■ Provided passage
• • • • •
Senate panel advances expanded eligibility checks for public assistance
The State Capitol rises above Des Moines’ East Village business district. (Photo by David Greedy/Getty Images)
The Iowa Department of Human Services would have to either create a new system or pay a third-party vendor for expanded identity and asset checks of applicants for public assistance under a bill that advanced Monday in the Iowa Senate.
Sen. Jason Schultz, R-Schleswig, said Senate Study Bill 1125 was aimed at improving efficiency. “All we’re doing is trying to make the asset verification, the identification verification, their location, try to make sure that that can be done efficiently as possible and as accurately as possible,” Schultz said.
Advocates for the bill included a national non-profit advocacy firm, Opportunity Solutions Project, which has also lobbied against Medicaid expansion around the country.
Scott Centorino, a visiting fellow with Opportunity Solutions, told lawmakers at a subcommittee meeting the state has a high rate of improper payments in its public assistance programs. “This is a real problem for Iowa. The improper payment rate in Iowa is almost 12-and-a-half percent. And that about five points higher than the national average. And it’s actually higher than every single neighboring state around Iowa,” he said.
Opponents of the bill argued it would increase the burden on needy people, including people with mental illnesses or disabilities and those with limited English proficiency, to comply with more eligibility requirements.
Sen. Liz Mathis, D-Hiawatha, opposed the bill. She said her community saw an enormous increase in the need for food assistance because of a natural disaster, the August derecho storm, coming on top of the COVID-19 pandemic.
“And we saw a number of people who had never been on food assistance, ask for food assistance, and that’s when it works the most,” Mathis said. “It was a lot of paperwork, we had long lines, DHS came out and they did a yeoman’s job in helping people get food. … And I can’t imagine the obstacles that a third party verification system would cause to something like that.”
Sen. Zach Whiting, R-Spirit Lake, voted to advance the bill. In a statement written by Whiting and read by Schultz, Whiting cited “significant fraud” in Iowa’s program.
• • • • •
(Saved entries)
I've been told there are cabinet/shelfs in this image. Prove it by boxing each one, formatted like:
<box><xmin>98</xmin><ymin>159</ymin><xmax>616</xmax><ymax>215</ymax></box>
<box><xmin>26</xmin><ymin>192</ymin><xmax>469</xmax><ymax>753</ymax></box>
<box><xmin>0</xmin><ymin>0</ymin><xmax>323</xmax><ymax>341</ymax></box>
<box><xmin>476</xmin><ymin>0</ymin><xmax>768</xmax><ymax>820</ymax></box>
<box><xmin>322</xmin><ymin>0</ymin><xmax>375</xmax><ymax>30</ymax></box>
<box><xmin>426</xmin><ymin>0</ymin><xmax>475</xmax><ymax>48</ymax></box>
• • • • •
■ The task
Reproduce the article from "Scott Centorino, a" up to and including "the COVID-19 pandemic.", renaming "the bill" as "Senate Study Bill 1125" everywhere it occurs. Work only from the article itself, not the data.

■ The answer
Scott Centorino, a visiting fellow with Opportunity Solutions, told lawmakers at a subcommittee meeting the state has a high rate of improper payments in its public assistance programs. “This is a real problem for Iowa. The improper payment rate in Iowa is almost 12-and-a-half percent. And that about five points higher than the national average. And it’s actually higher than every single neighboring state around Iowa,” he said.
Opponents of Senate Study Bill 1125 argued it would increase the burden on needy people, including people with mental illnesses or disabilities and those with limited English proficiency, to comply with more eligibility requirements.
Sen. Liz Mathis, D-Hiawatha, opposed Senate Study Bill 1125. She said her community saw an enormous increase in the need for food assistance because of a natural disaster, the August derecho storm, coming on top of the COVID-19 pandemic.